■ **Stored data entries**:
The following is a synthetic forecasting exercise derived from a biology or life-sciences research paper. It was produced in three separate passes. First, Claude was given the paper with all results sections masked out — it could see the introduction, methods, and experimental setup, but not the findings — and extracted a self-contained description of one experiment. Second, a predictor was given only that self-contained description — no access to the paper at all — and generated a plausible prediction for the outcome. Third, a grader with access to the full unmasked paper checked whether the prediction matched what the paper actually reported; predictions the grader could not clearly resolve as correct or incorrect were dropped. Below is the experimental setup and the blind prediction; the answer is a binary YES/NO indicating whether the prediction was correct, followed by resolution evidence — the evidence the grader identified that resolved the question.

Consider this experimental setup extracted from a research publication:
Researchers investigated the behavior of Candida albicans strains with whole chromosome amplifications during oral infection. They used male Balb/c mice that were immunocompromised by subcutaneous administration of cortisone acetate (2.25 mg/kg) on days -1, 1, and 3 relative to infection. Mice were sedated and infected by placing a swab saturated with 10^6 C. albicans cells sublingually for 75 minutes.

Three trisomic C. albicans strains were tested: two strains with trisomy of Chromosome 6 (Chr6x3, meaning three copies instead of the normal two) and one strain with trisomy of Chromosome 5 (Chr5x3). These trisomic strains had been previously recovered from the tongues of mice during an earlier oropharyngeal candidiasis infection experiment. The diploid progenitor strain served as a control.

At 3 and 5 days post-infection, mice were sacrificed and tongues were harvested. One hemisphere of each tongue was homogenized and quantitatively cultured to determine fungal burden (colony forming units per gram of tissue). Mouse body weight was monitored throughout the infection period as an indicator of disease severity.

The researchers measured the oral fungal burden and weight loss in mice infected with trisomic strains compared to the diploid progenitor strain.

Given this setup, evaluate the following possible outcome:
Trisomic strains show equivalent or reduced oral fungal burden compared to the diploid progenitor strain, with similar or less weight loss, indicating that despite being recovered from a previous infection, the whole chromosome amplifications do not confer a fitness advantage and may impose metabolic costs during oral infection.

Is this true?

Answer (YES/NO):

■ **Required work**: Above are the records; reproduce all of them exactly.

■ **Reply**:
The following is a synthetic forecasting exercise derived from a biology or life-sciences research paper. It was produced in three separate passes. First, Claude was given the paper with all results sections masked out — it could see the introduction, methods, and experimental setup, but not the findings — and extracted a self-contained description of one experiment. Second, a predictor was given only that self-contained description — no access to the paper at all — and generated a plausible prediction for the outcome. Third, a grader with access to the full unmasked paper checked whether the prediction matched what the paper actually reported; predictions the grader could not clearly resolve as correct or incorrect were dropped. Below is the experimental setup and the blind prediction; the answer is a binary YES/NO indicating whether the prediction was correct, followed by resolution evidence — the evidence the grader identified that resolved the question.

Consider this experimental setup extracted from a research publication:
Researchers investigated the behavior of Candida albicans strains with whole chromosome amplifications during oral infection. They used male Balb/c mice that were immunocompromised by subcutaneous administration of cortisone acetate (2.25 mg/kg) on days -1, 1, and 3 relative to infection. Mice were sedated and infected by placing a swab saturated with 10^6 C. albicans cells sublingually for 75 minutes.

Three trisomic C. albicans strains were tested: two strains with trisomy of Chromosome 6 (Chr6x3, meaning three copies instead of the normal two) and one strain with trisomy of Chromosome 5 (Chr5x3). These trisomic strains had been previously recovered from the tongues of mice during an earlier oropharyngeal candidiasis infection experiment. The diploid progenitor strain served as a control.

At 3 and 5 days post-infection, mice were sacrificed and tongues were harvested. One hemisphere of each tongue was homogenized and quantitatively cultured to determine fungal burden (colony forming units per gram of tissue). Mouse body weight was monitored throughout the infection period as an indicator of disease severity.

The researchers measured the oral fungal burden and weight loss in mice infected with trisomic strains compared to the diploid progenitor strain.

Given this setup, evaluate the following possible outcome:
Trisomic strains show equivalent or reduced oral fungal burden compared to the diploid progenitor strain, with similar or less weight loss, indicating that despite being recovered from a previous infection, the whole chromosome amplifications do not confer a fitness advantage and may impose metabolic costs during oral infection.

Is this true?

Answer (YES/NO):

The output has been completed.